### Listed records
============

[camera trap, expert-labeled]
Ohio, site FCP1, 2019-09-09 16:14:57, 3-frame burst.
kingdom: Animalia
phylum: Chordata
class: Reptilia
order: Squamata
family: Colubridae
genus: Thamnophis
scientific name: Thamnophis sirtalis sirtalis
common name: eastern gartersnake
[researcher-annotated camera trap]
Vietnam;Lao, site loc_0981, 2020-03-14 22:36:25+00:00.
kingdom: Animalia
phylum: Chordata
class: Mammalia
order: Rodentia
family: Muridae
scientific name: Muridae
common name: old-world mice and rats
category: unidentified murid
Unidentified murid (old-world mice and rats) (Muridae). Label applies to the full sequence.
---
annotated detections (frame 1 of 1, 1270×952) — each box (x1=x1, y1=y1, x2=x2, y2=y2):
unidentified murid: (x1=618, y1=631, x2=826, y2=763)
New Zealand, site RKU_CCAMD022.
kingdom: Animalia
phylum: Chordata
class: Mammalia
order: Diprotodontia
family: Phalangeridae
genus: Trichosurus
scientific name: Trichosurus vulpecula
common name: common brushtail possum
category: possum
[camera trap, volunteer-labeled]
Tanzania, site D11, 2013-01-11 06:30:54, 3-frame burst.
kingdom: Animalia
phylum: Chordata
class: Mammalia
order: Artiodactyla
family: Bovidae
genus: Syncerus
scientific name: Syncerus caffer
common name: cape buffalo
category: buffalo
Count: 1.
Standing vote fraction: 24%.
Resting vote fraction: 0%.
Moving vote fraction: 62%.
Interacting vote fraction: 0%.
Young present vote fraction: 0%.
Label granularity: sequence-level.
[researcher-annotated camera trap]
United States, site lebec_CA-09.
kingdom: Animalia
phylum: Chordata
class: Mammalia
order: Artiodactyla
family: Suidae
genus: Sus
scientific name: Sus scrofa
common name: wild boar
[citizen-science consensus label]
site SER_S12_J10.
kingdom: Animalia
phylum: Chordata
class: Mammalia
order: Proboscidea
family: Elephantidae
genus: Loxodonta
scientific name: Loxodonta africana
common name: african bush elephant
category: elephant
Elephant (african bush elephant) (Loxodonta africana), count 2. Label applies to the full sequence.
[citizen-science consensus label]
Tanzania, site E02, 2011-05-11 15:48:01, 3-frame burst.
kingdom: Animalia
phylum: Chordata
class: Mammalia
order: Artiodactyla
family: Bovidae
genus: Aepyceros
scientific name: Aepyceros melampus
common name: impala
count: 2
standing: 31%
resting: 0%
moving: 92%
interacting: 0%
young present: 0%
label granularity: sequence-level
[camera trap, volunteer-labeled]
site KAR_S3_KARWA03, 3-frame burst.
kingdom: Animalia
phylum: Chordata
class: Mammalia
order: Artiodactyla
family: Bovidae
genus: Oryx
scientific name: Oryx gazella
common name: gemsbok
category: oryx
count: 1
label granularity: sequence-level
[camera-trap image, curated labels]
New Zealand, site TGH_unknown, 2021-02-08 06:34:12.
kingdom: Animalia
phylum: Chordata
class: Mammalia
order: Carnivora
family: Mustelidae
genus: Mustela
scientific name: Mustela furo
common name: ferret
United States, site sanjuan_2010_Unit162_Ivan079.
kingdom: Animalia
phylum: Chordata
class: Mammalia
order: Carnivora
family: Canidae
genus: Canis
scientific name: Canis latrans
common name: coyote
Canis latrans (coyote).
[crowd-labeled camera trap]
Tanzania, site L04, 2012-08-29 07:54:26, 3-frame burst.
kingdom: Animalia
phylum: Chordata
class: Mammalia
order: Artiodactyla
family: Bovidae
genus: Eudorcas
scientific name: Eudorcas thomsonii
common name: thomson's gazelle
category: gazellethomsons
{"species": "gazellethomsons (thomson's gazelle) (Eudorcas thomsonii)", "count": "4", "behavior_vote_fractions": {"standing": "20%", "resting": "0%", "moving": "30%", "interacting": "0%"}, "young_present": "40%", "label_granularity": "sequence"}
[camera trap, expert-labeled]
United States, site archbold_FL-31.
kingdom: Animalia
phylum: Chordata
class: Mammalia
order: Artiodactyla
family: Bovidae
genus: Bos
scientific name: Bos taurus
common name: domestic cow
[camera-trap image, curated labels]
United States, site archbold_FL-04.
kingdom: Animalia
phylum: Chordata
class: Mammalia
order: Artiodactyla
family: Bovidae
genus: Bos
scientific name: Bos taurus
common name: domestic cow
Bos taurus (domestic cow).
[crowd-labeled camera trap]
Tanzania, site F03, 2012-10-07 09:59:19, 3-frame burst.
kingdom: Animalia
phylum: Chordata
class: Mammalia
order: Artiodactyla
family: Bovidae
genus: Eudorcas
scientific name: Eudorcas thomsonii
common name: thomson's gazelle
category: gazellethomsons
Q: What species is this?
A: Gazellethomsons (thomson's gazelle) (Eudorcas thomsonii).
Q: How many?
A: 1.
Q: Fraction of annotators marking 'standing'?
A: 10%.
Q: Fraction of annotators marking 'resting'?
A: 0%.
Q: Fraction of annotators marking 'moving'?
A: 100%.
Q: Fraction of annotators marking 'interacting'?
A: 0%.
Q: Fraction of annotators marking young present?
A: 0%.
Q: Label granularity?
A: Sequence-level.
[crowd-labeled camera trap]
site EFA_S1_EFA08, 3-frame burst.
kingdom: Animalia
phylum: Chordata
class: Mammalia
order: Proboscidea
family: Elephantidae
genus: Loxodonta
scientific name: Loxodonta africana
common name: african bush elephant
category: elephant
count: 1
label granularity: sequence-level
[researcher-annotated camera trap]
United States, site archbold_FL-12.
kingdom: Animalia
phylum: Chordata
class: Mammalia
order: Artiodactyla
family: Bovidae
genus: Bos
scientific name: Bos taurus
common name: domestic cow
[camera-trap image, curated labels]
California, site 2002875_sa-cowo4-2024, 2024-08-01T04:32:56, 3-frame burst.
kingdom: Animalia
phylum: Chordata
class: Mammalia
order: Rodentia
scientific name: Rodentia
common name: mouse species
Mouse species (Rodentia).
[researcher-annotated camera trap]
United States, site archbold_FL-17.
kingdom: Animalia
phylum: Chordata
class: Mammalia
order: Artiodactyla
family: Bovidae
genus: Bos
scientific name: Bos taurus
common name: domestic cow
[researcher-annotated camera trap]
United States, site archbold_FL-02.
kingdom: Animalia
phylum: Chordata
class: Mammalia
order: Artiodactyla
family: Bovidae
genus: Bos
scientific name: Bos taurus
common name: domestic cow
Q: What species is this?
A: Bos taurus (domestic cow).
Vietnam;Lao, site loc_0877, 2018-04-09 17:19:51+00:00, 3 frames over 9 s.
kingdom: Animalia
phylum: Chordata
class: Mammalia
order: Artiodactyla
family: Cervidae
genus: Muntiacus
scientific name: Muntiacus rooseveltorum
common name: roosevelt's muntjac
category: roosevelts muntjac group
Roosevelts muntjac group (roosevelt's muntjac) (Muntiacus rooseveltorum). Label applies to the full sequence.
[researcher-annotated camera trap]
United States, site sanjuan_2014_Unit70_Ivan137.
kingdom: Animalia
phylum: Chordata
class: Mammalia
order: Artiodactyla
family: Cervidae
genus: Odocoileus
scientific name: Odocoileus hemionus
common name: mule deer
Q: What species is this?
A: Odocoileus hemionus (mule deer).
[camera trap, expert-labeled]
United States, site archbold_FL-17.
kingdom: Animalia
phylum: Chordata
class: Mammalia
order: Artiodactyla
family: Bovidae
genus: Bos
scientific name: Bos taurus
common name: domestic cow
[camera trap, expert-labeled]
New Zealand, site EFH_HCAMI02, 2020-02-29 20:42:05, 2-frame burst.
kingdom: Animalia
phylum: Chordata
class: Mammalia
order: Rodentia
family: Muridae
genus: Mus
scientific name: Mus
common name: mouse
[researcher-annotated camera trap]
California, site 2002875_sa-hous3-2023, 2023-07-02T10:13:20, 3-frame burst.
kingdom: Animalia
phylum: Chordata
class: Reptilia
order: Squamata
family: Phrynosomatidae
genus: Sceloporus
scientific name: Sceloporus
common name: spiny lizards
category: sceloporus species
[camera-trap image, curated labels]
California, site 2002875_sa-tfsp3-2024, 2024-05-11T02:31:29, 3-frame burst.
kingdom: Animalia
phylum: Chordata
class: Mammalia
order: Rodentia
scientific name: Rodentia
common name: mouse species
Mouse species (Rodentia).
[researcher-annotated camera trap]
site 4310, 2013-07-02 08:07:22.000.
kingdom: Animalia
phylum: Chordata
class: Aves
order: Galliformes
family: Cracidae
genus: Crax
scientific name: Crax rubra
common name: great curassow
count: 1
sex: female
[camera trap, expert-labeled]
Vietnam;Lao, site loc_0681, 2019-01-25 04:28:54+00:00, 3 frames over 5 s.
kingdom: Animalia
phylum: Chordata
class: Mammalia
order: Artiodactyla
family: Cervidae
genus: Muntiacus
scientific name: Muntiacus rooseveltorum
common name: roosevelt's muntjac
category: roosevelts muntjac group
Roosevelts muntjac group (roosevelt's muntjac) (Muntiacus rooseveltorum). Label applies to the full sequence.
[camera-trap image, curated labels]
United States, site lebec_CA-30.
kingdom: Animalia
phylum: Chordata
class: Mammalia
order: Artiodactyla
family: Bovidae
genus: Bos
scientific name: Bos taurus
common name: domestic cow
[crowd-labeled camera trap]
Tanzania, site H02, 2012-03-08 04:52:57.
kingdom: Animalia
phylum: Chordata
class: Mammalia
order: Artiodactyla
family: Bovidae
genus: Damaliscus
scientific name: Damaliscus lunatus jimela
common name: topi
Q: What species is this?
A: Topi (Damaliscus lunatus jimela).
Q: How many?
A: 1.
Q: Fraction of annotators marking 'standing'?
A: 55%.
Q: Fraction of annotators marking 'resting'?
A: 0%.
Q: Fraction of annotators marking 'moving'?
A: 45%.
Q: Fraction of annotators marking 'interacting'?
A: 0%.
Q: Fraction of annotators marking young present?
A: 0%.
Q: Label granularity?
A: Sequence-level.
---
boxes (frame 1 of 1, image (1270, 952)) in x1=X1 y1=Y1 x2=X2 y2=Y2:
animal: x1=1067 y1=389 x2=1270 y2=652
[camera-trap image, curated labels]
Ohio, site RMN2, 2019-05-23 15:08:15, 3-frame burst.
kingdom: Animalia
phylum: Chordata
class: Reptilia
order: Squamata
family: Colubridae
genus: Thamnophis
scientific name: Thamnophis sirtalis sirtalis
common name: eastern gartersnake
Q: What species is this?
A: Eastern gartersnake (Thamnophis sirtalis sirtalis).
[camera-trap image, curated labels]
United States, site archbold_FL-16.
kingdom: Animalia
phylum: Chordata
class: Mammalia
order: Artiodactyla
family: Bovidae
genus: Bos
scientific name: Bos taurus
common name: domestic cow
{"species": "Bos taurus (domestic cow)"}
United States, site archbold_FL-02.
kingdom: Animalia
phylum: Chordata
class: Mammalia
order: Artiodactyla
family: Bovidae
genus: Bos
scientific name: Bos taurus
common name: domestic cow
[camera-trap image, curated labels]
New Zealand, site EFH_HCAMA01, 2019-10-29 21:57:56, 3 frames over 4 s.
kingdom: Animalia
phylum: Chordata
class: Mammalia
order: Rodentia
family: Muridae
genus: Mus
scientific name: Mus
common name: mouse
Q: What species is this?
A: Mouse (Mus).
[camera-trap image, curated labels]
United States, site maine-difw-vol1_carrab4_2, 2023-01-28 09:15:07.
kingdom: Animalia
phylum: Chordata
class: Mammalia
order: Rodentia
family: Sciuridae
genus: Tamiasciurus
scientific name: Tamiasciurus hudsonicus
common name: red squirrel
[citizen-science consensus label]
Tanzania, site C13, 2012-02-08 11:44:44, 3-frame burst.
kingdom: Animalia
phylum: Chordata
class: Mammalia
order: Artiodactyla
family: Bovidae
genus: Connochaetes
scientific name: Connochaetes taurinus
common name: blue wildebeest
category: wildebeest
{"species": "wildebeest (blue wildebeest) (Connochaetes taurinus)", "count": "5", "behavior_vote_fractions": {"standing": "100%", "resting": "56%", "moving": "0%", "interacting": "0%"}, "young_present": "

============

### Try it
Copy out each line of the material in which the word "taurinus" turns up.

### Response to this exercise
scientific name: Connochaetes taurinus
{"species": "wildebeest (blue wildebeest) (Connochaetes taurinus)", "count": "5", "behavior_vote_fractions": {"standing": "100%", "resting": "56%", "moving": "0%", "interacting": "0%"}, "young_present": "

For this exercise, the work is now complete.